Two thousand years. How much tragedy had he seen? “How many mature zombies are there in the world?”
“A dozen, maybe less.” He shrugged. “Who knows? There aren’t all that many zombies in the first place, and only a scant few of them mature—with no known rhyme or reason
. Through the years, I’ve encountered six others. None as old as I am, and none younger than Ariston.”
“Kristi Charish has a theory that the zombie parasite controls its own population. Maybe it applies to mature zombies, too.”
His eyes narrowed. “The doctor who wants to be queen dictator?”
“That’s the one.” My mouth tightened. “Over a year ago, she was trying to create zoldiers—zombie soldiers. I was kidnapped to be used as her test subject. She had one of her men shoot Philip Reinhardt, then gave me the choice of making Philip a zombie or watching him die. I couldn’t let him die, so I turned him.” I rubbed my arms. “The very next day they brought in another ‘volunteer’ and shot him, but the instinct wasn’t there for me like it had been for Philip, and that man died in my arms.”

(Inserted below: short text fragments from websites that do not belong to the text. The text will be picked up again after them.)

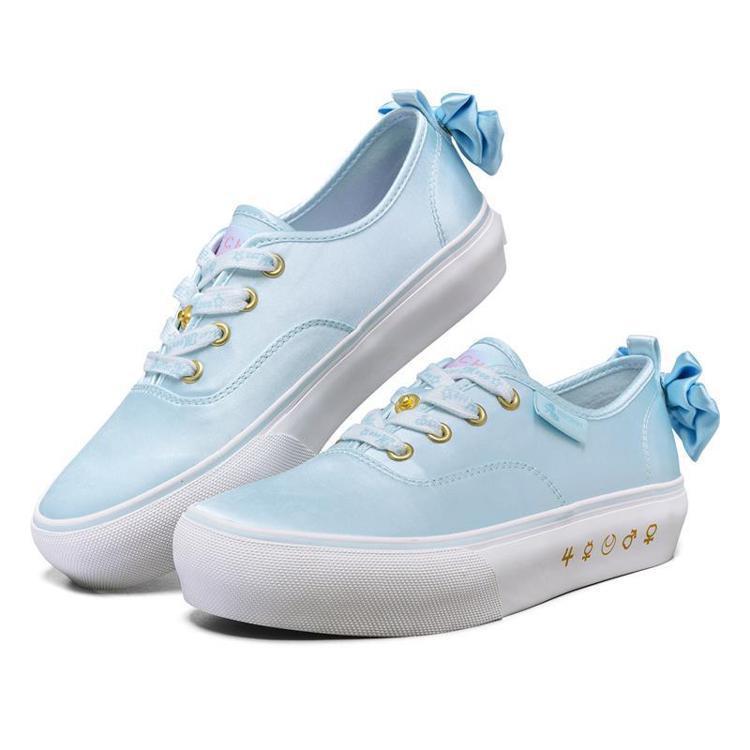 SKECHERS美少女戰士聯名款帆布鞋2,490元。圖/SKECHERS提供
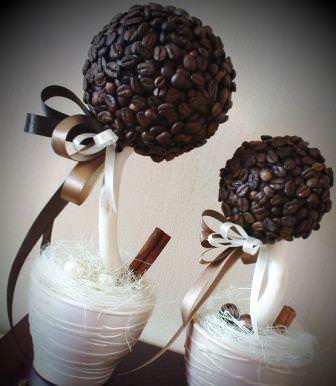 Топиарии из кофейных зерен — эффектные аксессуары, которые можно подарить или использовать для украшения собственного дома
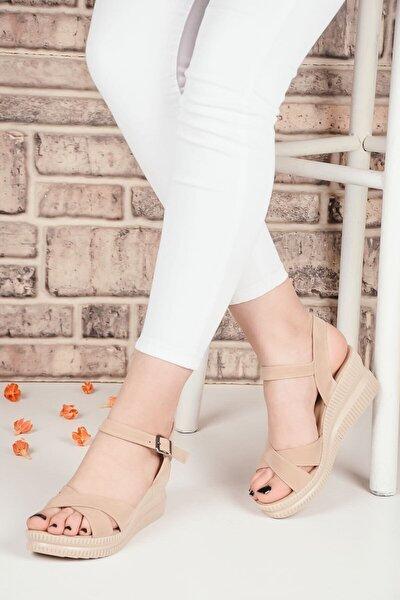 Kadın Bej Dolgu Topuklu Terlik Çapraz Kemerli Sandalet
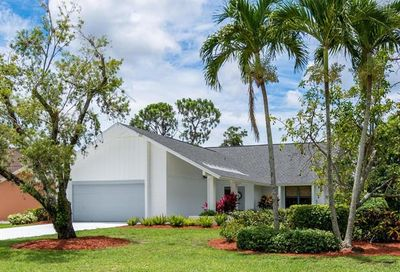 2401 Kings Lake Blvd Naples FL 34112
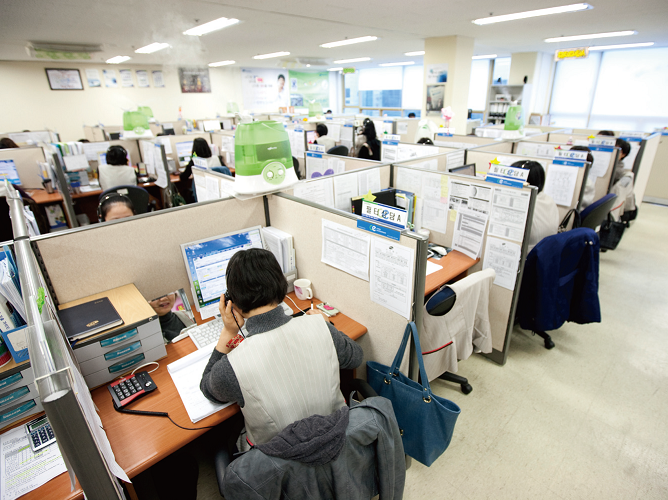 open office cubicles. call center cubicles of one korean companies open office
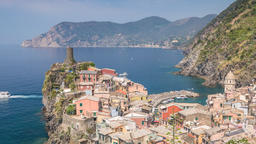 Vernazza Italy time lapse 4K, city skyline timelapse at Cinque Terre Archivo
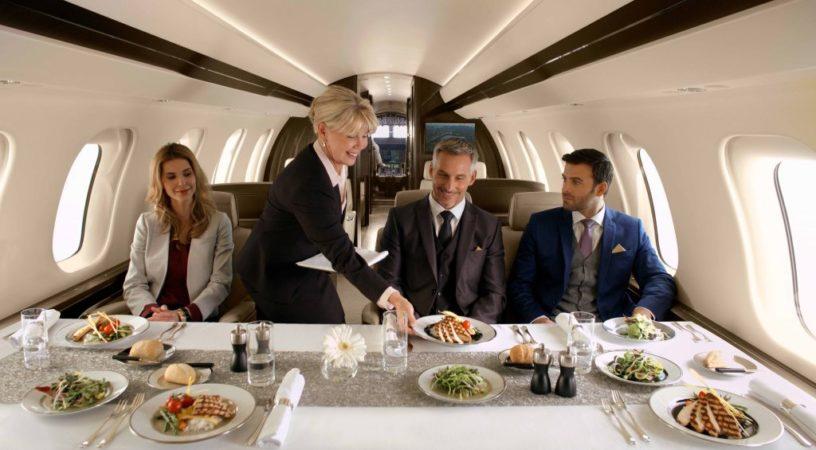 global7000 conference suite dining party edit 816x450 - Наслаждайтесь обедом во время полёта от Cofrance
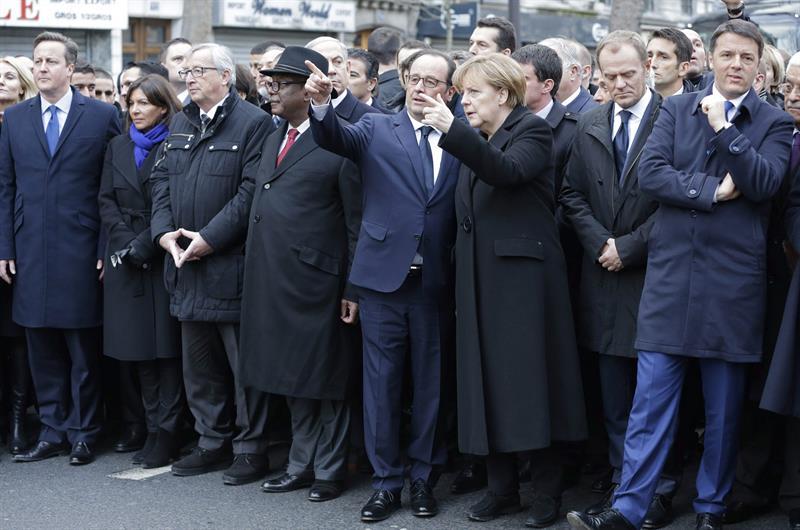 Líderes europeos en la manifestación del 11-1-2015 en París, entre ellos Holande, Merkel, Juncker y Cameron.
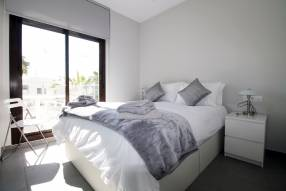 Top floor 2 bed modern apartment (9)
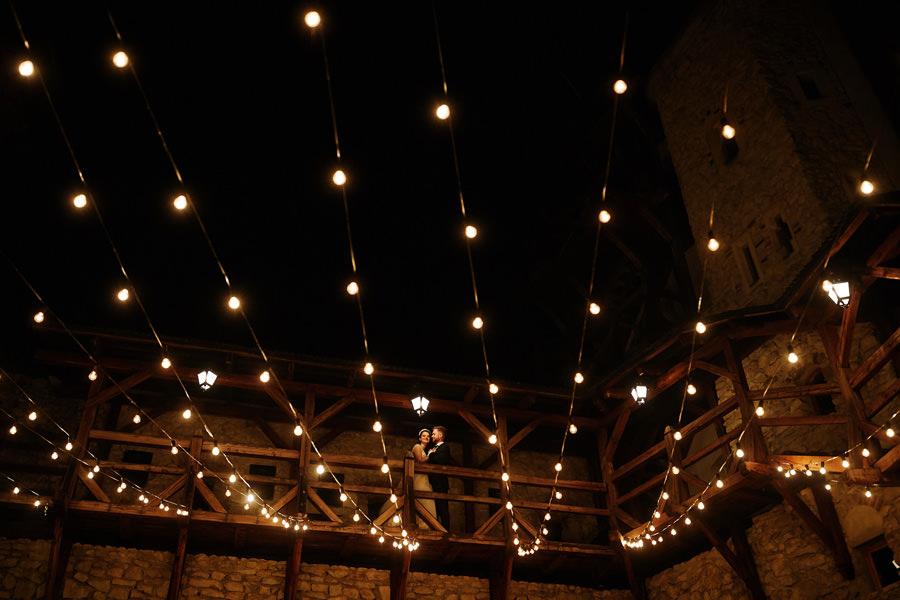 iluminacje dekoracje światłem na przyjęciu
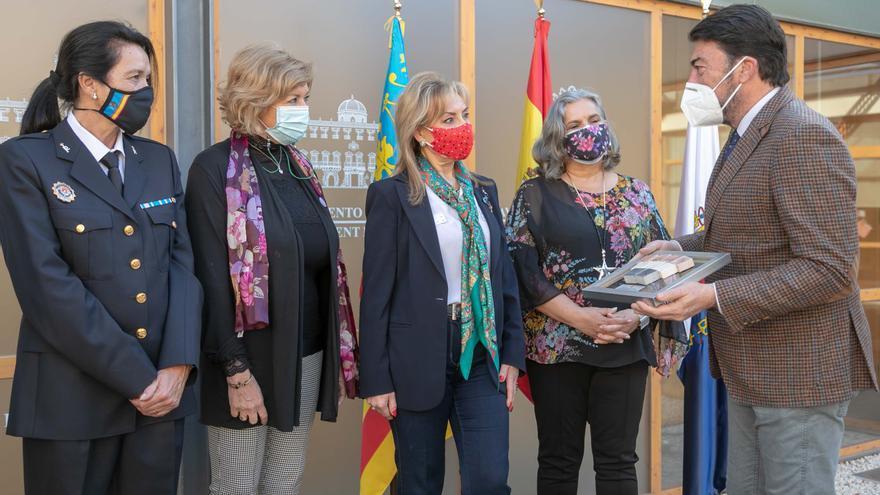 Homenaje a las cuatro primeras mujeres policías locales de Alicante tras 40 de servicio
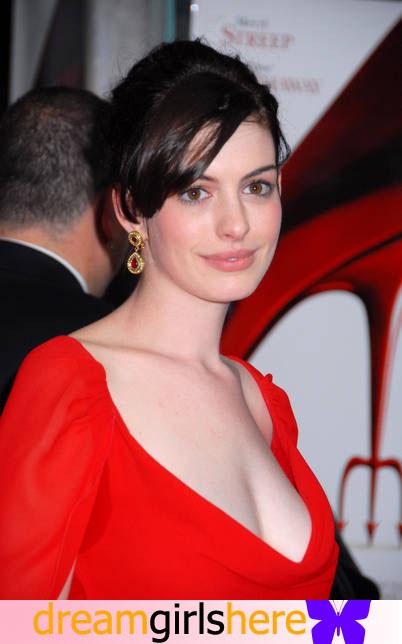 Anne Hathaway American Preety Host Anne+Hathaway-+7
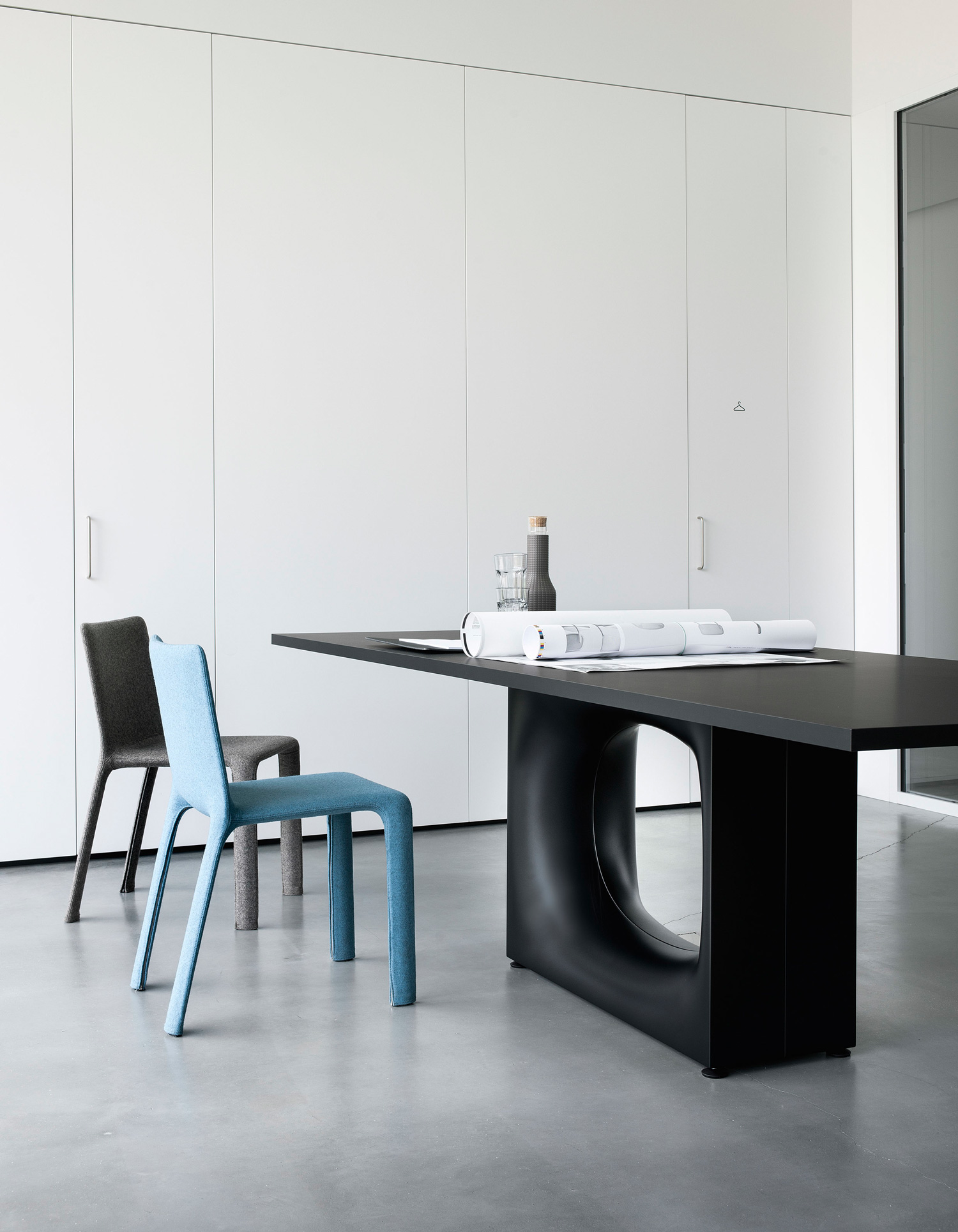 Interview with milan based japanese designer kenasku oshiro for Table kristalia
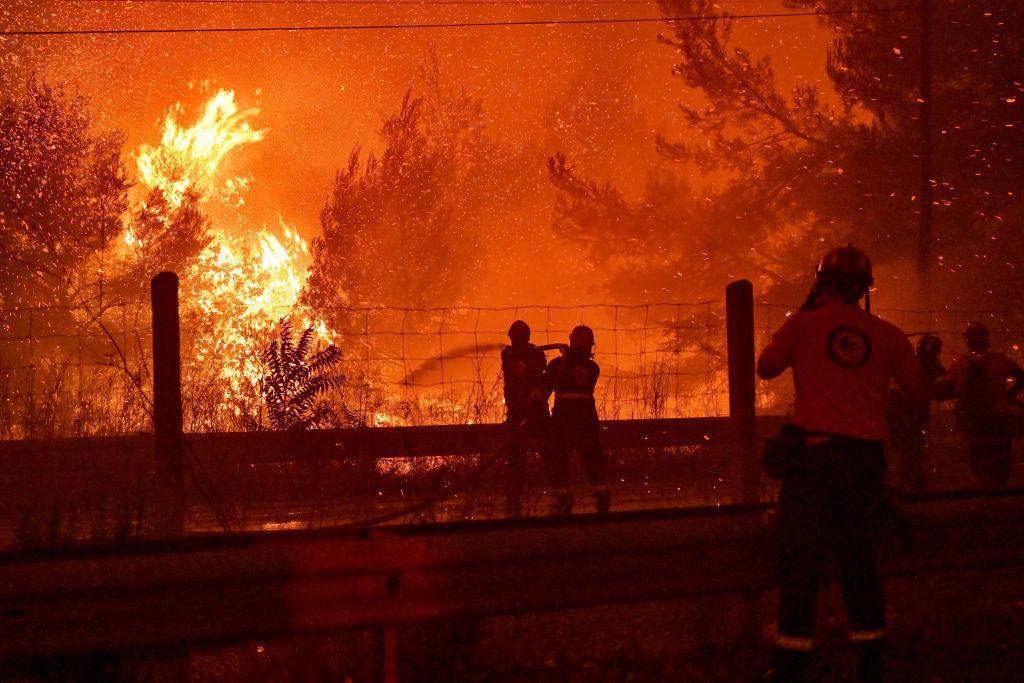 Incendiile din Grecia, care au devastat peste 100.000 de hectare, controlate în urma unor precipitaţii şi scăderi a temperaturii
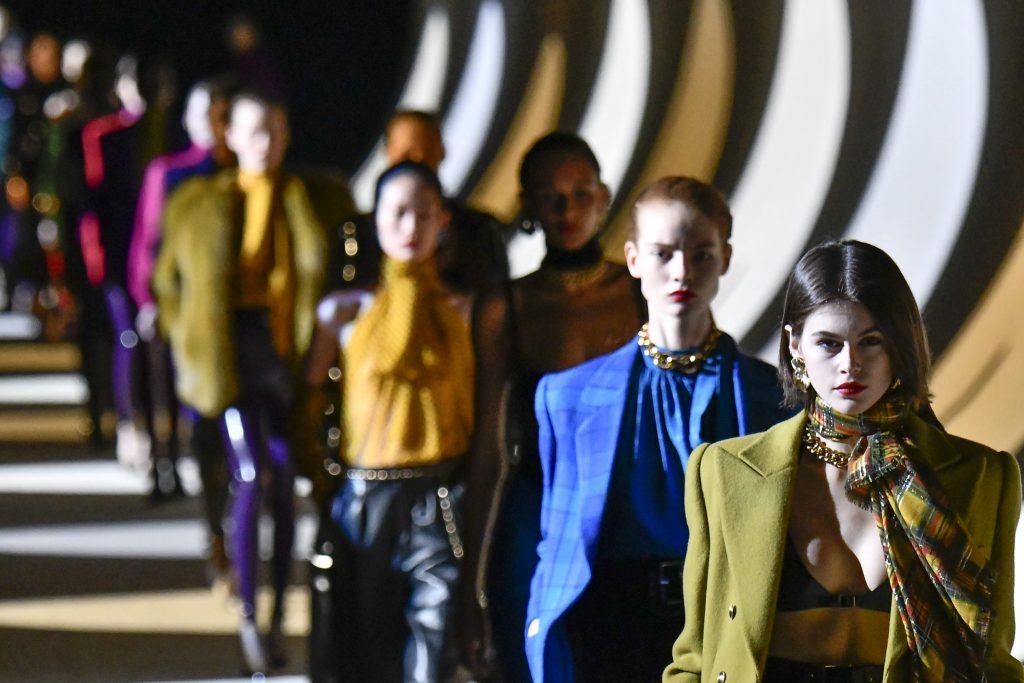 Saint Laurent отказался от участия в парижской Неделе моды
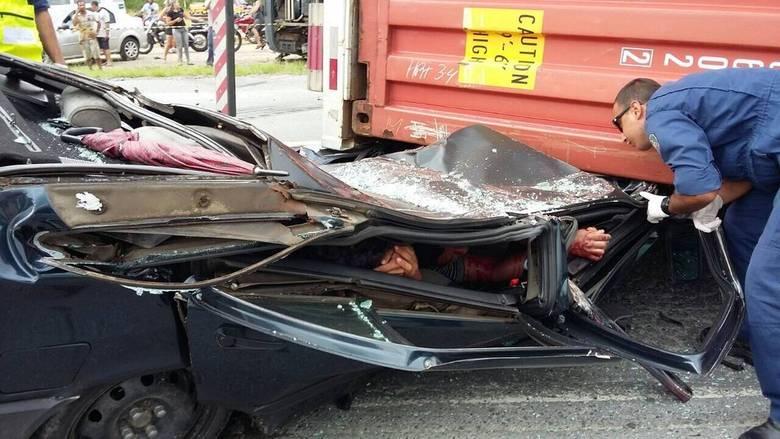 Três suspeitos de roubo escaparam de um acidente impressionante na BR-470, em Navegantes (SC). O carro em que eles estavam foi esmagado por um caminhão contêiner, mas eles tiveram apenas ferimentos leves. Assista ao vídeo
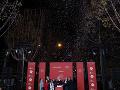 Karl Lagerfeld na vianočnej akcii, korá sa konala na Champs Elysee.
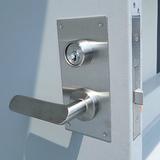 古いノブ錠をレバーハンドル錠に取替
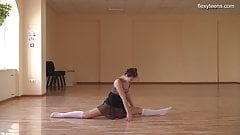 Super flexible Tonya making gymnasts positions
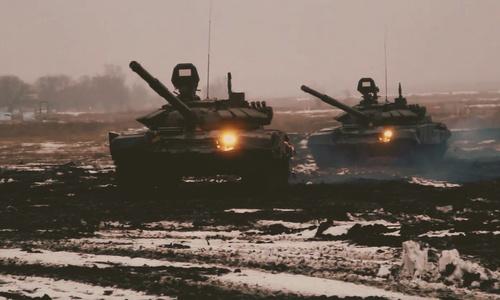 Танки в Крыму бабахают на полигонах и по ночам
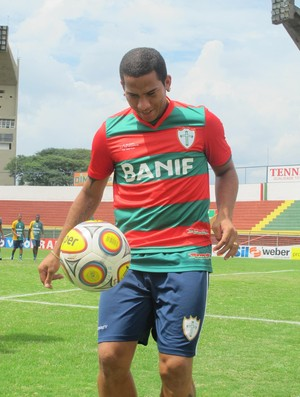 Jael atacante da Portuguesa (Foto: Marcos Guerra / Globoesporte.com)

“Because it doesn’t work like that. A variable amount of time is required between turnings—weeks to months—which is why you couldn’t save that second man.”
“Found that out the hard way. Kristi told me it was because of a population control mechanism with the parasite, due to brains being a limited resource. I suppose that explains why there are so few zombies.”
Kang regarded me with calm, ancient eyes. “Is that truly what controls our population?”
I made myself consider the question. Even if each zombie made only one new zombie every six months, the population would triple each year. Given our long lifespan, after a thousand years or so, we should have zombies stacked halfway to the moon—which obviously wasn’t the case.
“It’s not the parasite controlling the population,” I finally said. “It’s us. We choose when to make a new zombie.” In fact, as long as I’d been with the Tribe, the only two new zombies created were Philip and Andrew Saber—both by me. “We’re not indiscriminate. We know about the limited food supply. We know that more zombies means more chance of being outed and killed. For self-preservation, we don’t go around making zombie babies every time we can, but only when we need or want to.”
He gave me a sage nod. “We’re not driven to create more zombies. Ever. There’s no zombie hormones that make us bitey. We turn people we care about in order to keep them from dying.”